** Auszug **
_____

Inklusion im Job: „Hauptsache, die Arbeit wird gut“
Jugendliche mit Beeinträchtigungen haben es beim Start in die Ausbildung nicht leicht. Drei junge Berufstätige erzählen, wie sie ihren Weg gehen.
Jasper Dombrowski (23), Behindertenverband
An seinen Ausbildungsplatz ist Jasper Dombrowski mit der Hilfe eines Freundes gekommen, der den Inhaber der Kreuzberger Werbeagentur Die Goldkinder kannte. „Nach einigem Überlegen hat der sich für mich entschieden. Ich bin unendlich glücklich, dass das geklappt hat“, sagt der 23-Jährige. Denn der Weg bis zur Ausbildung zum Mediengestalter war nicht einfach: „Häufig habe ich Absagen bekommen. Das kann an meiner Behinderung liegen, von der ich in der Bewerbung geschrieben habe, oder auch daran, dass es einfach zu viele Bewerber gab.“ Zu zwei, drei Gesprächen wurde er zwar eingeladen, aber nicht eingestellt. „Sie haben sich nicht darauf eingelassen – warum auch immer.“
Aufgrund einer Zerebralparese, einer frühkindlichen Hirnschädigung, ist Jasper bei Tätigkeiten wie Essen, Toilettengängen oder auch einfachen Handgriffen auf Hilfe angewiesen; im Alltag steht ihm dafür eine Assistenzperson zur Seite. Auch das Sprechen fällt ihm schwer: „Wer mich länger kennt, kann mit mir sprechen.“ Mit allen anderen kommuniziert er lieber schriftlich über sein iPad.

_____

** Quelldaten **
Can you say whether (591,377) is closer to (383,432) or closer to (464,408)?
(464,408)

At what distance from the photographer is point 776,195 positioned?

_____

** Aufgabe **
Gib den Auszug über Inklusion im Job vollständig und wortgetreu wieder. Das Material stammt aus einer anderen Quelle.

** Vollständige Antwort **
Inklusion im Job: „Hauptsache, die Arbeit wird gut“
Jugendliche mit Beeinträchtigungen haben es beim Start in die Ausbildung nicht leicht. Drei junge Berufstätige erzählen, wie sie ihren Weg gehen.
Jasper Dombrowski (23), Behindertenverband
An seinen Ausbildungsplatz ist Jasper Dombrowski mit der Hilfe eines Freundes gekommen, der den Inhaber der Kreuzberger Werbeagentur Die Goldkinder kannte. „Nach einigem Überlegen hat der sich für mich entschieden. Ich bin unendlich glücklich, dass das geklappt hat“, sagt der 23-Jährige. Denn der Weg bis zur Ausbildung zum Mediengestalter war nicht einfach: „Häufig habe ich Absagen bekommen. Das kann an meiner Behinderung liegen, von der ich in der Bewerbung geschrieben habe, oder auch daran, dass es einfach zu viele Bewerber gab.“ Zu zwei, drei Gesprächen wurde er zwar eingeladen, aber nicht eingestellt. „Sie haben sich nicht darauf eingelassen – warum auch immer.“
Aufgrund einer Zerebralparese, einer frühkindlichen Hirnschädigung, ist Jasper bei Tätigkeiten wie Essen, Toilettengängen oder auch einfachen Handgriffen auf Hilfe angewiesen; im Alltag steht ihm dafür eine Assistenzperson zur Seite. Auch das Sprechen fällt ihm schwer: „Wer mich länger kennt, kann mit mir sprechen.“ Mit allen anderen kommuniziert er lieber schriftlich über sein iPad.